We will never grow tired of exploring Lincoln's thought. Why? Because it was so profound for his own time and remains so illuminating for our own.
Cordann Cordann
Dr. Fornieri's book is a thoroughly-researched, highly-interesting work, discussing how Abraham Lincoln's actions during his Presidency during the Civil War resulted from his combining a sincere Bible-based religious faith with (his interpretation of) the vision of the American Founders, particularly Jefferson.
Critics of Lincoln's policies (both those of his time and modern ones) have attributed his strengthening of the federal government, his use of Biblical references in speeches and letters, and his Emancipation Proclamation, to cynical reasons (including messianic ambitions on Lincoln's part). Fornieri addresses and convincingly refutes these arguments, using voluminous quotes from throughout Lincoln's life. The author effectively counters the argument that Lincoln's use of Scripture in speeches and letters was merely an affectation for political convenience or just the common mode of speech at the time. Fornieri shows, through the use of Lincoln's letters and speeches (pre-Presidential and later), that Lincoln's religious faith -although non-sectarian- was sincere and heartfelt. The author also defends Lincoln's actions during the war, including the Emancipation Proclamation, as wholly consistent with his long-standing personal and political beliefs, as well as with the intent of men like Jefferson.
One of the most interesting sections in the book, in my opinion, is the analysis of the theological/Scriptural arguments used by proslavery clergy to not only defend slavery, but to attack antislavery efforts as heretical and "against God's will". Fornieri takes this topic, which is seldom-discussed (particularly by modern-day Confederacy apologists) and shows how Lincoln elegantly and effectively countered the alleged Scriptural defenses for slavery.

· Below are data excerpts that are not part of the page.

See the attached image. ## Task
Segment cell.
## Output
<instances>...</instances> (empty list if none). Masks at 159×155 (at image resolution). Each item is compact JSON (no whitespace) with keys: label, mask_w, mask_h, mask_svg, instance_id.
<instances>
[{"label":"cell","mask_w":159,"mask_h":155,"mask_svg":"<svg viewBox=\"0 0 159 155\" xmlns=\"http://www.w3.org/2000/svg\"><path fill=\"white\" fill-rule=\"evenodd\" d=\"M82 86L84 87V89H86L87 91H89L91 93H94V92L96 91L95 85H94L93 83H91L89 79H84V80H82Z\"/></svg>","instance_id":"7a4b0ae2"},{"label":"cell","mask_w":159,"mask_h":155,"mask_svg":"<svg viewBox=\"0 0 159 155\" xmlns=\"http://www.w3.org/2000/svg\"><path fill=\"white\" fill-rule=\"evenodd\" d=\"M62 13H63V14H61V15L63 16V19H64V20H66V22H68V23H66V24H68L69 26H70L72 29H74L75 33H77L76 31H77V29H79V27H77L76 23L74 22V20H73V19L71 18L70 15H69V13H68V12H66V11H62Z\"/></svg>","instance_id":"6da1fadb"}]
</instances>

The book, being a work of academic research, is not an easy or casual read by any means, but it is well-written and well-researched, and is accessible and compelling enough to hold the interest of those interested in learning more about Lincoln's personal and political philosophies as well as the use and misuse of Scripture during Lincoln's time.
Winn Winn
Rarely does a scholoraly book come to market that appeals greatly to me. Especially so in the vast collection of Lincoln books that are so readily available. Many are either dedicated to the proposition that he was a racist fool or a great Emancipator. But this book is outstanding and unique. Carefully argued, Dr. Fornieri illustrates superbly Lincoln's biblical faith and how he mastered using it without sounding like a zealot. Lincoln's masterery of the English language is unparallled and this book shows with solid research this fact. In addition, the book provides a fascinating critique of the southern politic and clergy who argued that slavery was biblically ordained. How Lincoln deftly argued on the contrary is an American miracle and Dr. Fornieri has illuminated this fact expertly. Read this book slowly, because it is worth digesting. Lincoln always wrote for the ear, not the eye so he urged those who read his letters to read them slowly out loud. Try doing this with this book and it will hit home. Outstanding book on our best president - the 16th one. There are never too many good books on any topic and Lincoln remains a great source for the able scholar and history lover.